**EXERCISE DESCRIPTION**. Without the pictures, print each of the records below exactly as it appears.

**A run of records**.
::::::

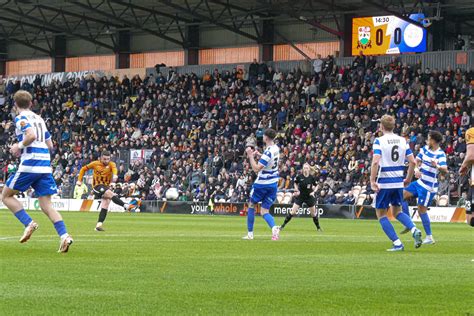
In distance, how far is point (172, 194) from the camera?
51.5 meters

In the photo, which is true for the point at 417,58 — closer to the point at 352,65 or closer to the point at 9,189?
the point at 352,65

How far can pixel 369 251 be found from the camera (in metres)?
17.4

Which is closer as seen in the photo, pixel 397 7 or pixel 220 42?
pixel 397 7

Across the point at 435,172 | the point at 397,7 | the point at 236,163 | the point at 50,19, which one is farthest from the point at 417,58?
the point at 435,172

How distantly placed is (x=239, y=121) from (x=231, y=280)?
43997 mm

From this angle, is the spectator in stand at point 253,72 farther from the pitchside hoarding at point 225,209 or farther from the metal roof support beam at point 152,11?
the pitchside hoarding at point 225,209

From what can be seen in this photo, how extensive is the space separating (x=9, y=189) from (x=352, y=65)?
40.8m

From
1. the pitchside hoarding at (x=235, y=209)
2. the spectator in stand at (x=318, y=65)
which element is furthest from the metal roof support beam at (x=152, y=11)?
the pitchside hoarding at (x=235, y=209)

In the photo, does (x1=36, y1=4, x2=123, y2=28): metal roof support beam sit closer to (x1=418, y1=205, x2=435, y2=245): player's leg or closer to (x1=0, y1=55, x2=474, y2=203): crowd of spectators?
(x1=0, y1=55, x2=474, y2=203): crowd of spectators

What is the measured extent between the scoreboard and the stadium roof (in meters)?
0.67

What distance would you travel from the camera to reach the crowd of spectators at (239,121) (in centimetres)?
4644

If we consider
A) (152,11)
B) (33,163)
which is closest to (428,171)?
(33,163)

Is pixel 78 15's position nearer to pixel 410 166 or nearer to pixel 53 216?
pixel 410 166

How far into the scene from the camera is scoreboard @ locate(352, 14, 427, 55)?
2158 inches
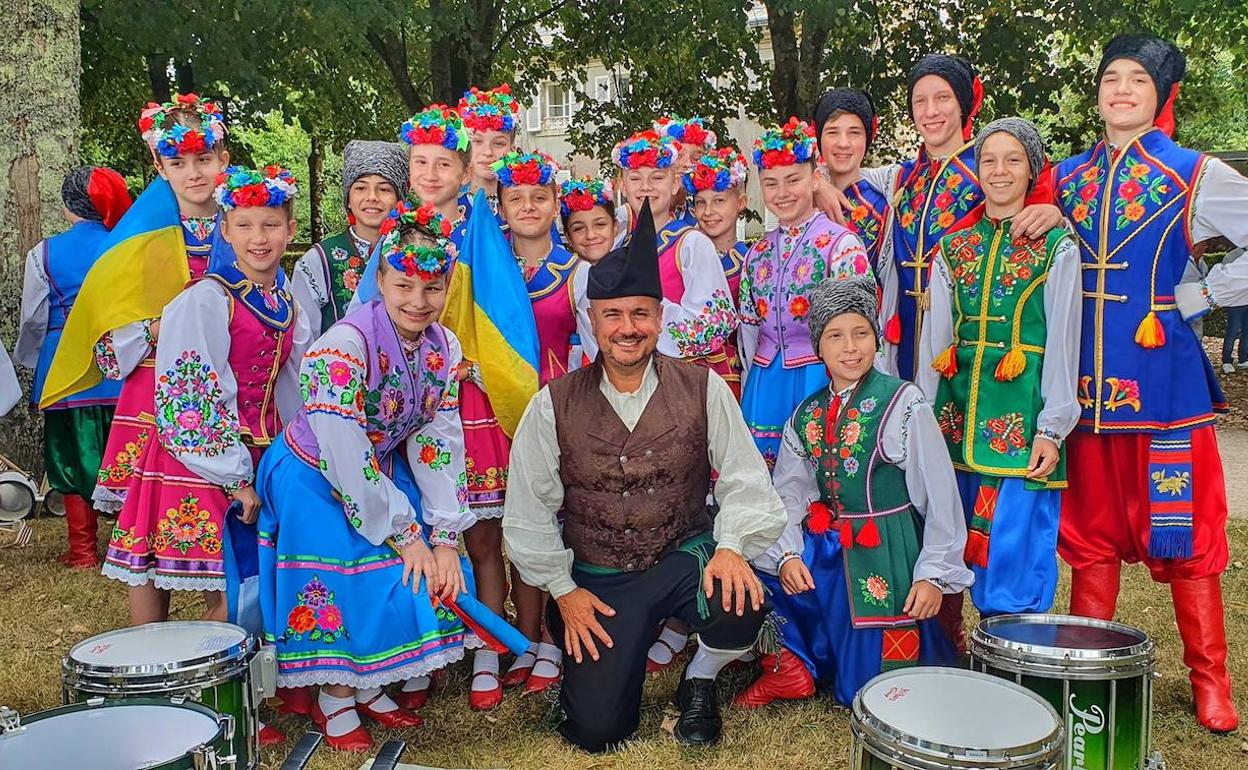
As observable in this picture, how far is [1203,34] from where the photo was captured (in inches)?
384

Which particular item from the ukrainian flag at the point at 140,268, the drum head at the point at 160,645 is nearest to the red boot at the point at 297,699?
the drum head at the point at 160,645

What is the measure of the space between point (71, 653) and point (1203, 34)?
10.5 meters

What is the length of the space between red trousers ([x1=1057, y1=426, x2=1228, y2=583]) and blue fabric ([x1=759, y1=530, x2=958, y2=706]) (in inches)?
23.2

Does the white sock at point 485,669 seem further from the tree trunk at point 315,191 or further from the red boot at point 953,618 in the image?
the tree trunk at point 315,191

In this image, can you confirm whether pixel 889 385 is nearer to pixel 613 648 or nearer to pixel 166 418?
pixel 613 648

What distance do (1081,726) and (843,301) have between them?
1.45m

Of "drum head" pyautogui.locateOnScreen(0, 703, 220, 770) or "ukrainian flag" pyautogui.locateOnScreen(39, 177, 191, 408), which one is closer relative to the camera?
"drum head" pyautogui.locateOnScreen(0, 703, 220, 770)

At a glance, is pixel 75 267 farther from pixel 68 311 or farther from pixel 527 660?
pixel 527 660

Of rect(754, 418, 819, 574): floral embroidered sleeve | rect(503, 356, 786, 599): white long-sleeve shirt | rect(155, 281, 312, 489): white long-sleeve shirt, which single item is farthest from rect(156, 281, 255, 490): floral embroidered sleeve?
rect(754, 418, 819, 574): floral embroidered sleeve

::::::

**FINAL ANSWER**.
In distance, how far is point (172, 194) from the camera?
51.5 meters

In the photo, which is true for the point at 417,58 — closer to the point at 352,65 or closer to the point at 9,189?
the point at 352,65

How far can pixel 369 251 be found from the camera (in metres)?
17.4

Which is closer as seen in the photo, pixel 397 7 or pixel 220 42?
pixel 397 7

Across the point at 435,172 | the point at 397,7 | the point at 236,163 | the point at 50,19, which one is farthest from the point at 417,58?
the point at 435,172

How distantly placed is (x=239, y=121) from (x=231, y=280)?
43997 mm

From this angle, is the spectator in stand at point 253,72 farther from the pitchside hoarding at point 225,209 or farther from the metal roof support beam at point 152,11?
the pitchside hoarding at point 225,209

From what can be seen in this photo, how extensive is the space separating (x=9, y=189) from (x=352, y=65)?
40.8m

From
1. the pitchside hoarding at (x=235, y=209)
2. the spectator in stand at (x=318, y=65)
which element is furthest from the metal roof support beam at (x=152, y=11)?
the pitchside hoarding at (x=235, y=209)

In the photo, does (x1=36, y1=4, x2=123, y2=28): metal roof support beam sit closer to (x1=418, y1=205, x2=435, y2=245): player's leg or closer to (x1=0, y1=55, x2=474, y2=203): crowd of spectators?
(x1=0, y1=55, x2=474, y2=203): crowd of spectators

What is the measured extent between the scoreboard and the stadium roof (in meters)?
0.67

What distance would you travel from the camera to reach the crowd of spectators at (239,121) (in centimetres)?
4644

If we consider
A) (152,11)
B) (33,163)
which is closest to (428,171)?
(33,163)

Is pixel 78 15's position nearer to pixel 410 166 or nearer to pixel 53 216?
pixel 410 166

How far into the scene from the camera is scoreboard @ locate(352, 14, 427, 55)?
2158 inches
As observable in this picture, how far is [1203,34] from where the photo was captured (in inches)?
384

Which particular item from the ukrainian flag at the point at 140,268, the drum head at the point at 160,645 is nearest to the red boot at the point at 297,699?
the drum head at the point at 160,645

What is the measure of the space between point (71, 653) and point (1203, 34)?
10.5 meters

What is the length of the space between red trousers ([x1=1057, y1=426, x2=1228, y2=583]) and blue fabric ([x1=759, y1=530, x2=958, y2=706]) (in inches)?
23.2

Does the white sock at point 485,669 seem further from the tree trunk at point 315,191 or further from the red boot at point 953,618 in the image?
the tree trunk at point 315,191

In this image, can you confirm whether pixel 889 385 is nearer to pixel 613 648 or nearer to pixel 166 418?
pixel 613 648

What distance do (1081,726) and (843,301) have between them?
1.45m

Of "drum head" pyautogui.locateOnScreen(0, 703, 220, 770) or "ukrainian flag" pyautogui.locateOnScreen(39, 177, 191, 408), which one is closer relative to the camera?
"drum head" pyautogui.locateOnScreen(0, 703, 220, 770)

At a glance, is pixel 75 267 farther from pixel 68 311 or farther from pixel 527 660?
pixel 527 660

Of rect(754, 418, 819, 574): floral embroidered sleeve | rect(503, 356, 786, 599): white long-sleeve shirt | rect(155, 281, 312, 489): white long-sleeve shirt, which single item is farthest from rect(156, 281, 255, 490): floral embroidered sleeve?
rect(754, 418, 819, 574): floral embroidered sleeve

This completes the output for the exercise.